The `getPlot` function:


In [6]:
def getPlot(uriPath, title):
    response = requests.get(f'https://www.thetvdb.com{uriPath}')
    html = response.content.decode()

    soup = BeautifulSoup(html, 'html.parser')

    div = soup.find('div', { 'data-title' : title })

    return str(div.p.string).strip()

getPlot('/series/invader-zim/episodes/172884', 'The Nightmare Begins')

'The Irken race consists of beings that have desires of gaining universal domination.  Their leaders, the Almighty Tallest Red and Purple, have just begun assigning Invaders, the elite soldiers who will capture the universe’s most dangerous planets.  However, when Zim, an Irken soldier who was banished from the Irken Empire, returns and demands to be assigned a task as an Invader, the Tallest decide to send Zim to a “planet that nobody has ever heard of”: Earth.  Zim gets assigned a cheap robot that is malfunctioning and he begins the trek towards Earth, but little does he know that a human child on Earth named Dib is already aware that he is coming, and plans to prevent Zim from completing his goal.'

## looping through `episode_data` to set plot information


In [7]:
for i in episode_data:
    plot = getPlot(i['plotUri'], i['title'])
    i['plot'] = plot

episode_data

[{'episode': 'S01E01',
  'title': 'The Nightmare Begins',
  'plotUri': '/series/invader-zim/episodes/172884',
  'plot': 'The Irken race consists of beings that have desires of gaining universal domination.  Their leaders, the Almighty Tallest Red and Purple, have just begun assigning Invaders, the elite soldiers who will capture the universe’s most dangerous planets.  However, when Zim, an Irken soldier who was banished from the Irken Empire, returns and demands to be assigned a task as an Invader, the Tallest decide to send Zim to a “planet that nobody has ever heard of”: Earth.  Zim gets assigned a cheap robot that is malfunctioning and he begins the trek towards Earth, but little does he know that a human child on Earth named Dib is already aware that he is coming, and plans to prevent Zim from completing his goal.'},
 {'episode': 'S01E02',
  'title': 'Bestest Friend',
  'plotUri': '/series/invader-zim/episodes/172887',
  'plot': 'When Zim makes a huge scene over his inability to ea

## using `episode_data` to generate `*.nfo` files


In [8]:
import xml.etree.ElementTree as ET

def getXml(titleValue, plotValue):
    episodedetails = ET.Element('episodedetails')
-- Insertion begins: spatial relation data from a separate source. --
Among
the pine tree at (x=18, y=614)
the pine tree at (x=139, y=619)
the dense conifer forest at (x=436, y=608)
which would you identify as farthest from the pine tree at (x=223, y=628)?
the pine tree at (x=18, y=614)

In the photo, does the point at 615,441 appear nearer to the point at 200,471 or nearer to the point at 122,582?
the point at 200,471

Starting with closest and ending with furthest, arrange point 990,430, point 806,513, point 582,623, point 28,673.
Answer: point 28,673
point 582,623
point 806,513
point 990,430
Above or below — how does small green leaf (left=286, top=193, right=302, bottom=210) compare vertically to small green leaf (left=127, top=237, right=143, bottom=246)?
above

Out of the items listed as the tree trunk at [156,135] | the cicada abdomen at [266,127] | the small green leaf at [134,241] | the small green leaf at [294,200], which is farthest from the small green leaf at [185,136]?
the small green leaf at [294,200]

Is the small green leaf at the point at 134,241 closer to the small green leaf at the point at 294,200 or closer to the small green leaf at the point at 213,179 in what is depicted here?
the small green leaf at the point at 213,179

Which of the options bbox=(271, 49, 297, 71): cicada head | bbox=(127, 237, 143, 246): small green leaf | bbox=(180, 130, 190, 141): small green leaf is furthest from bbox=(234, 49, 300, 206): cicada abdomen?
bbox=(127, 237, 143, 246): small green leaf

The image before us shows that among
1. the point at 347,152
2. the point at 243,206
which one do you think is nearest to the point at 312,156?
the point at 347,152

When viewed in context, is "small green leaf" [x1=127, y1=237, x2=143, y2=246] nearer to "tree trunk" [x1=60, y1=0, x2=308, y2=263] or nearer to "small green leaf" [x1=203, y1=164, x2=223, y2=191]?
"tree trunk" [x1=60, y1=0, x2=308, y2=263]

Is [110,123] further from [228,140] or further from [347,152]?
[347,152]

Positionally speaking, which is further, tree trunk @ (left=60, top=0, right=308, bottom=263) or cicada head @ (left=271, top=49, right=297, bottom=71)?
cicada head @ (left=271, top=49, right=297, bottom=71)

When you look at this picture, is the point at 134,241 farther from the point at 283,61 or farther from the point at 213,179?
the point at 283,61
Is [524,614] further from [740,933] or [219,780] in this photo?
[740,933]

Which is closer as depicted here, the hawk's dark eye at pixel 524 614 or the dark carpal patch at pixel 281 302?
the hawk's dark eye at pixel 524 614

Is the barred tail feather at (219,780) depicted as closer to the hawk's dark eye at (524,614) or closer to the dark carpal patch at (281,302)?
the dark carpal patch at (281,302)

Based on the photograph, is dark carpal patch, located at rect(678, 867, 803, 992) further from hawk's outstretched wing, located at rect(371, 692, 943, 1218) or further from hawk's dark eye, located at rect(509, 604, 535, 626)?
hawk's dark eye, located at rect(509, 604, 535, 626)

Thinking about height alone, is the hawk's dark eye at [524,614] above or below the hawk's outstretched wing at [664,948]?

    title = ET.SubElement(episodedetails, 'title')
    title.text = titleValue

    plot = ET.SubElement(episodedetails, 'plot')
    plot.text = plotValue

    return ET.tostring(episodedetails, 'unicode')

def writeXml(fileName, xml):
    fileName = f'./beautifulsoup-invader-zim/Invader ZIM (2004) {fileName}.nfo'

    with open(fileName, 'w', encoding='utf-8') as f:
        print(xml, file=f)


### anaomaly 1: the need to ‘flip’ the order of selected records

To my horror, some of the duplicate episodes need to be flipped as the HTML table is not in the order of the actual shows:


In [9]:
flipped_episodes = [
    'S01E05',
    'S01E07',
    'S01E09',
    'S01E12',
    'S01E15',
    'S01E16',
    'S01E18',
]

### anomaly 2: Kodi is not reading `*.nfo` files with only one `episodedetails` element

Not only is Kodi is _not_ reading `*.nfo` files with only one `episodedetails` element, the `*.nfo` files with two `episodedetails` elements are displayed in Kodi as expected: only the data in the first element is displayed. The assumption here is that Kodi is not designed to handle a TV show with a _mixture_ of single-element and multple-element `*.nfo` files; I assume the Kodi design prefers one format or the other—not a mix.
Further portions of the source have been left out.